Kinsley’s feet are loud on the stairs, echoing through the rooms and out the door to us. “I’m here!” she says. “I don’t have any of my stuff, though. They picked me up from school.”

“We have extras at the palace. Brice is busy today with royal things, so it’s just you and me until practice later. Should we stop in to see the puppies on the way home?”

“Definitely! Can you teach me how to do that leap on the rock wall?”

“Leap?” I ask, my heart kicking.

“Everyone’s harnessed in,” Maren says, guiding Kinsley toward the door. “Totally safe.”

“And amazing to see,” Kinsley calls over her shoulder. “You should see Maren climb!”

Then they’re out the door, and Nate and I are left alone, standing on the porch. We’re staring at each other, and I don’t even know what to say first.

“Maren really is a great climber,” Nate says as though that’s the most important thing in this moment.

“You bought this house. My house. The house I loved from afar. The house I once told you I’d genuinely murder someone to possess.”

He purses his lips, and he gives a slow nod. “I bought the house.”

“Why?”

He gives a little shrug, but he doesn’t respond.

“No,” I say stepping closer. “I need you to say it.”

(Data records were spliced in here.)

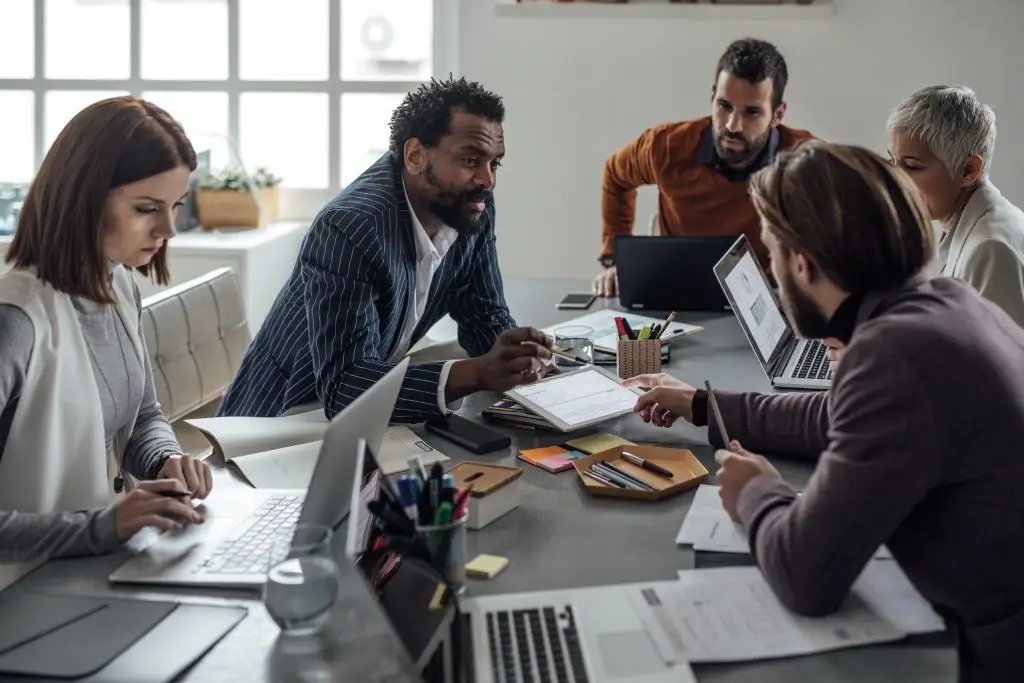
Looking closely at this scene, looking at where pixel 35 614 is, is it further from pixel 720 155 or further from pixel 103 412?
pixel 720 155

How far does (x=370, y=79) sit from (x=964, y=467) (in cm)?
350

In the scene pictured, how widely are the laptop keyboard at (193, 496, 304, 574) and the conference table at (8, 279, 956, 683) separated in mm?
53

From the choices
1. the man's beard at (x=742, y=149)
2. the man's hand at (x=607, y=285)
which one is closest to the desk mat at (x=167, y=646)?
the man's hand at (x=607, y=285)

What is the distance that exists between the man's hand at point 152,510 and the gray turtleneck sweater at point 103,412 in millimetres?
15

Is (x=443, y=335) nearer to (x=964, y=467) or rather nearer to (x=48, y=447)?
(x=48, y=447)

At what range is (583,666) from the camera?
1.24 metres

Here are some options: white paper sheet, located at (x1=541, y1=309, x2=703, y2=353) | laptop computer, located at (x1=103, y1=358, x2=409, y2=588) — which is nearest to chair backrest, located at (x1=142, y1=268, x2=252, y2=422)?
white paper sheet, located at (x1=541, y1=309, x2=703, y2=353)

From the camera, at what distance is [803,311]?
1.51 m

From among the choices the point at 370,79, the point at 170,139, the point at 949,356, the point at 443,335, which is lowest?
the point at 443,335

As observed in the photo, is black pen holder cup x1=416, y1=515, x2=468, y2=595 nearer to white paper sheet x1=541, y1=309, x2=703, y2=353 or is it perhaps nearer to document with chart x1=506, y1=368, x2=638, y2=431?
document with chart x1=506, y1=368, x2=638, y2=431

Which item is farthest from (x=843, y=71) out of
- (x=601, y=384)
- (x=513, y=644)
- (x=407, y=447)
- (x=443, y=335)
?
(x=513, y=644)

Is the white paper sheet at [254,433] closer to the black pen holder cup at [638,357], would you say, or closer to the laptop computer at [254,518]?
the laptop computer at [254,518]

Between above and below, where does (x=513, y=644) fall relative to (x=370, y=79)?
below

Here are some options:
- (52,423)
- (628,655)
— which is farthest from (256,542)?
(628,655)
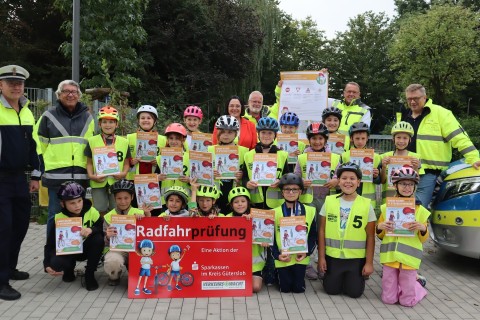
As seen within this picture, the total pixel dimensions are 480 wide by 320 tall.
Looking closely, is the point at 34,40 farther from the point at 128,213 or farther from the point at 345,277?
the point at 345,277

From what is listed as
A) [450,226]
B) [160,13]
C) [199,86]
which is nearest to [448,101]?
[199,86]

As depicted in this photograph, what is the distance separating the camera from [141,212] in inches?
235

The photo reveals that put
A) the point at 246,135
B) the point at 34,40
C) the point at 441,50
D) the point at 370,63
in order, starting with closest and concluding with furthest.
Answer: the point at 246,135
the point at 34,40
the point at 441,50
the point at 370,63

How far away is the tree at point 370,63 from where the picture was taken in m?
42.5

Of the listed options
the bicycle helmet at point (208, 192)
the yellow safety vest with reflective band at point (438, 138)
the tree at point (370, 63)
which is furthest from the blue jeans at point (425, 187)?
the tree at point (370, 63)

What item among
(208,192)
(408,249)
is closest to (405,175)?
(408,249)

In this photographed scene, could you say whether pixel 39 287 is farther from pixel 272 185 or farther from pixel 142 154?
pixel 272 185

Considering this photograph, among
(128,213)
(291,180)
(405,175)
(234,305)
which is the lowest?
(234,305)

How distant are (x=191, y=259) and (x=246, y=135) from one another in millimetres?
2408

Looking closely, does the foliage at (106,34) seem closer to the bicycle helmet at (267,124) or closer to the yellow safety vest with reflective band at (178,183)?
the yellow safety vest with reflective band at (178,183)

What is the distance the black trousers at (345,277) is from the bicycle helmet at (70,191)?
10.4ft

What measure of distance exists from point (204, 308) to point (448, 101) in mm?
31920

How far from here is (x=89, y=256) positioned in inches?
228

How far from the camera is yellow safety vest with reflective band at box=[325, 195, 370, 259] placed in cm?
568
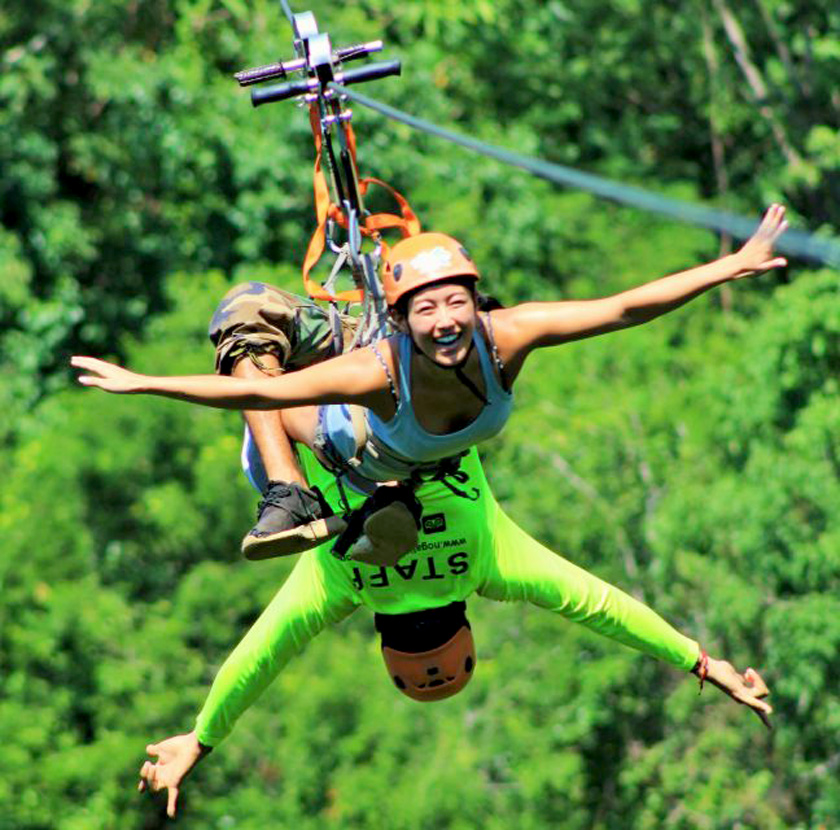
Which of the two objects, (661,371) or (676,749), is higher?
(661,371)

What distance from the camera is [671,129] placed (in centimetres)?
2278

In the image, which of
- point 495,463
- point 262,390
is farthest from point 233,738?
point 262,390

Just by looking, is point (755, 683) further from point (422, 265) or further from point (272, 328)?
point (422, 265)

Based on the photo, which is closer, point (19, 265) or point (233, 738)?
point (233, 738)

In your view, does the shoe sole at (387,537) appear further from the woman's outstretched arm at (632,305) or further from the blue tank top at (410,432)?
the woman's outstretched arm at (632,305)

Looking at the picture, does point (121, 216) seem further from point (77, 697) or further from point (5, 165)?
point (77, 697)

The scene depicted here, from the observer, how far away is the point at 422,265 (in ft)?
20.1

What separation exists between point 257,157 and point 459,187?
192cm

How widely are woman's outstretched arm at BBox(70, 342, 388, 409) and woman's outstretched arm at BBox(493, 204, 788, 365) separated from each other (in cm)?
40

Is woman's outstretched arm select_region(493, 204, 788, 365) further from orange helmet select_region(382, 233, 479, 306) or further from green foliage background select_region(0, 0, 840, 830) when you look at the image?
green foliage background select_region(0, 0, 840, 830)

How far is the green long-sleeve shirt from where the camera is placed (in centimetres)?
701

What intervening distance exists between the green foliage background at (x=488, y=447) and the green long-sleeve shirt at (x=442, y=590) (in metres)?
7.03

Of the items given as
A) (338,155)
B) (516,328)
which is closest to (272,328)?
(338,155)

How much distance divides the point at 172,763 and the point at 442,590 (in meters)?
1.16
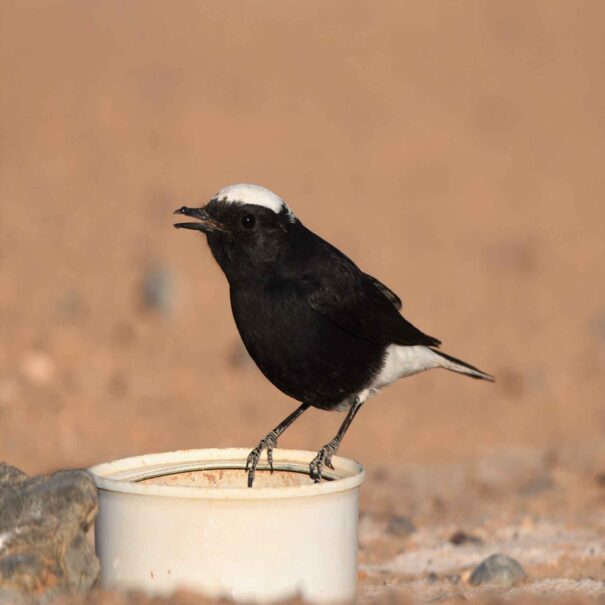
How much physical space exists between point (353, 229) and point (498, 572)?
9495 millimetres

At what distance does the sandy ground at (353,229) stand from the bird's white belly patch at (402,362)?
3.28 ft

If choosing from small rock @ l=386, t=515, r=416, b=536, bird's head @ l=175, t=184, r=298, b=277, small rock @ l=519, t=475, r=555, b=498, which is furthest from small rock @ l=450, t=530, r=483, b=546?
bird's head @ l=175, t=184, r=298, b=277

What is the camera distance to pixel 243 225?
598 cm

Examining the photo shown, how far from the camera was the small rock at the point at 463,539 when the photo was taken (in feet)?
24.2

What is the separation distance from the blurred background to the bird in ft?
10.8

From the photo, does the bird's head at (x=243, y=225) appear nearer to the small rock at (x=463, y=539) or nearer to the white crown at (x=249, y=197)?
the white crown at (x=249, y=197)

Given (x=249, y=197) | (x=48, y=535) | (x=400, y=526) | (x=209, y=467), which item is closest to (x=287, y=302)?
(x=249, y=197)

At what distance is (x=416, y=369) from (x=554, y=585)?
131 centimetres

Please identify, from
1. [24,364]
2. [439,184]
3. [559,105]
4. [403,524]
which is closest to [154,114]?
[439,184]

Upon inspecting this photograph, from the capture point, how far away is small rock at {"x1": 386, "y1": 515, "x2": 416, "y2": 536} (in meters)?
7.54

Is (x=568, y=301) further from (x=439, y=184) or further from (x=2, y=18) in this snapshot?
(x=2, y=18)

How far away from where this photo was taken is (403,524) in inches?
300

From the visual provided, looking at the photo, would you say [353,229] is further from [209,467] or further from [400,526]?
[209,467]

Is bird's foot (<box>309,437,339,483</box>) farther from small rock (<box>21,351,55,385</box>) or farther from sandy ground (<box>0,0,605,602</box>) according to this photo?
small rock (<box>21,351,55,385</box>)
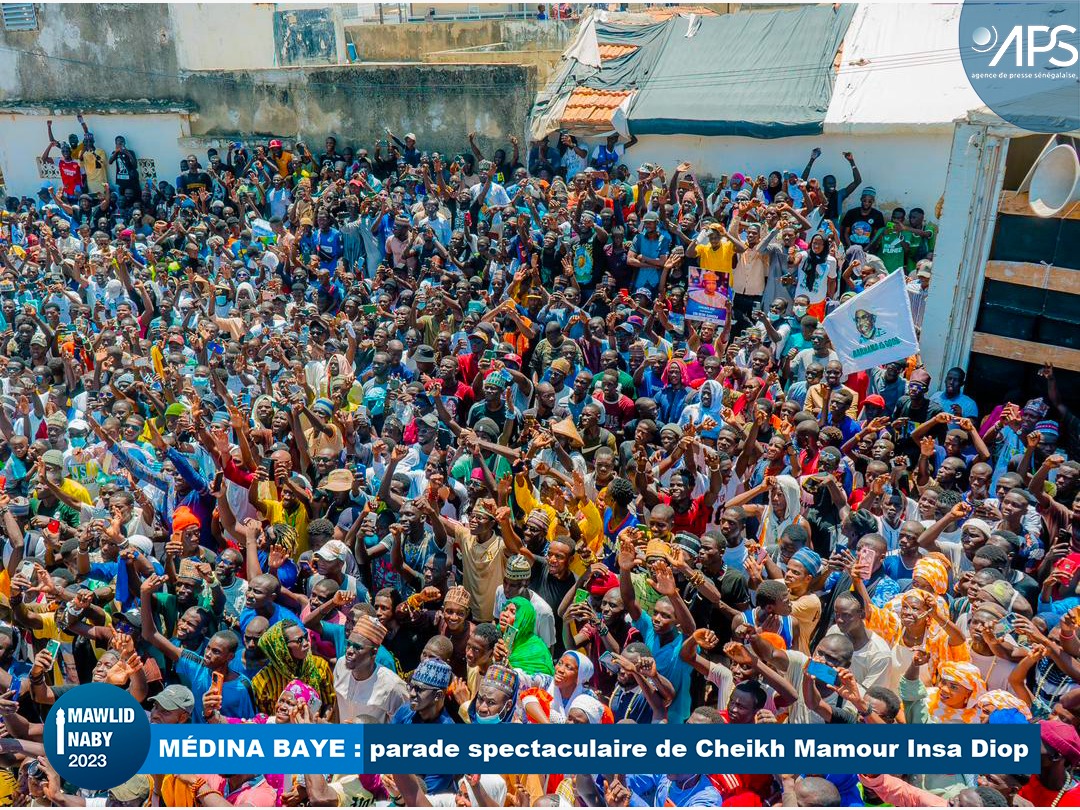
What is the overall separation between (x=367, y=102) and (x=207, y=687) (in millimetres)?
12362

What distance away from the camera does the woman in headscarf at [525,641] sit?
4.64m

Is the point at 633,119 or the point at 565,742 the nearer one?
the point at 565,742

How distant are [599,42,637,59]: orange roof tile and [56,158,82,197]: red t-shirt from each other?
9499 mm

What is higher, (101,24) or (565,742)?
(101,24)

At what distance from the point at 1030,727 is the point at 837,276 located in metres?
5.93

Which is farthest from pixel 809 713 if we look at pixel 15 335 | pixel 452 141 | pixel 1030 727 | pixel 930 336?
pixel 452 141

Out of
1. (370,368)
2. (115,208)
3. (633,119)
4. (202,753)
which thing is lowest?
(202,753)

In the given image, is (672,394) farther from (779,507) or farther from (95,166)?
(95,166)

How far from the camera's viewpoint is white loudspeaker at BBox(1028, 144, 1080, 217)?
724 centimetres

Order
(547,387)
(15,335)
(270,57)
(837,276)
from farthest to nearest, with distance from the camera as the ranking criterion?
(270,57) < (15,335) < (837,276) < (547,387)

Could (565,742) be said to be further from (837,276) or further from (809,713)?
(837,276)

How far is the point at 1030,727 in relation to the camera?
3.95m

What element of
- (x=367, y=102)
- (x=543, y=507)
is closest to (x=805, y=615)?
(x=543, y=507)
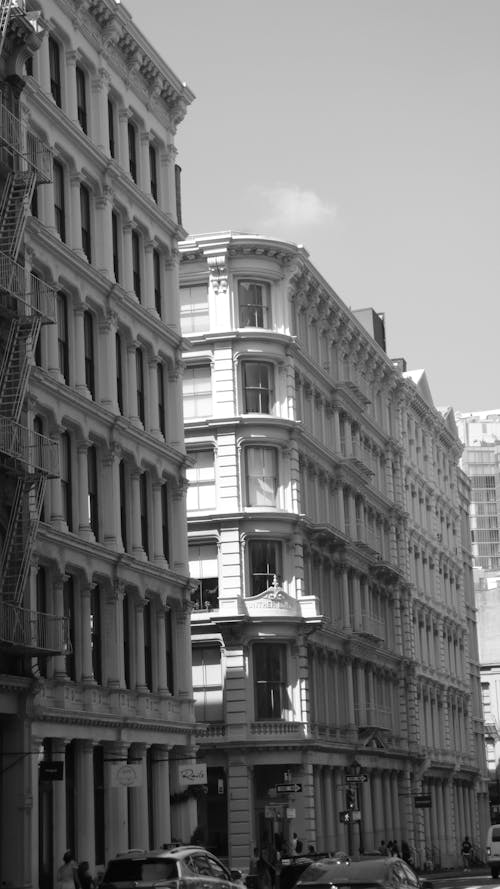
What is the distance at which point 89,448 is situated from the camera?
144ft

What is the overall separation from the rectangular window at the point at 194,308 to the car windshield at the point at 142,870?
1565 inches

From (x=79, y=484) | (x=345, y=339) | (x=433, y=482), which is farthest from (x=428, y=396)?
(x=79, y=484)

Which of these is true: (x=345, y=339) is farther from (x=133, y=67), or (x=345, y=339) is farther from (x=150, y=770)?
(x=150, y=770)

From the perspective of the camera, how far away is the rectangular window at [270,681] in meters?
61.0

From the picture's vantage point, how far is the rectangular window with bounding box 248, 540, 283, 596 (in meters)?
61.9

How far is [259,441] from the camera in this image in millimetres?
62750

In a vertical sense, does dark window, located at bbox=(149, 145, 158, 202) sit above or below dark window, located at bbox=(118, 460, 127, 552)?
above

“What do you want me to tell you, Hollyn? You knew how I felt about you when you left. I never hid how serious I was about you.”

“But I left,” I say. “And the way I left…”

“Was fucking awful and deeply unfair, yeah. I think we both know that.” He glances away.

“And when this house came up for sale, I couldn’t let it go.

I needed to own it because it reminded me of you, because part of me hoped you’d come back someday.

” When he meets my gaze, his expression is tortured.

It sinks in that Nate bought this house for me . Even though I trampled on his heart, betrayed his trust, ghosted him in the worst way, he never gave up hope that I’d come back, that we’d figure things out.

I close the space between us, throw my arms around his neck, and I kiss him, pouring every emotion I can’t reveal, every word I can’t say into the physical expression of those feelings. Maybe I still can’t keep him, but I’m sure as hell going to give him as much of myself as I can while I can.

He meets my kiss without an ounce of hesitation, and then he lifts me onto the wide, thick stone-and-concrete railing of the porch and steps between my legs. My loose cotton dress is around my thighs, inching up with each kiss.

When Nate’s thumb skims my cheek and I involuntarily flinch, he steps back, examining the bruise that’s formed.

“I’ll never let them hurt you again,” he says. “Whatever I have to do, they’ll never get to you again.”

“This isn’t worth you getting into any trouble,” I say.

“Getting out of trouble is a Tucker specialty.”

Never have truer words been spoken, but I just shake my head. “I’m not worth you getting into trouble.”

“You still don’t get it,” he says gently. “You’re worth everything to me, Hollyn. There is nothing and no one above you. My life, my fortune, they’re nothing without you in it.”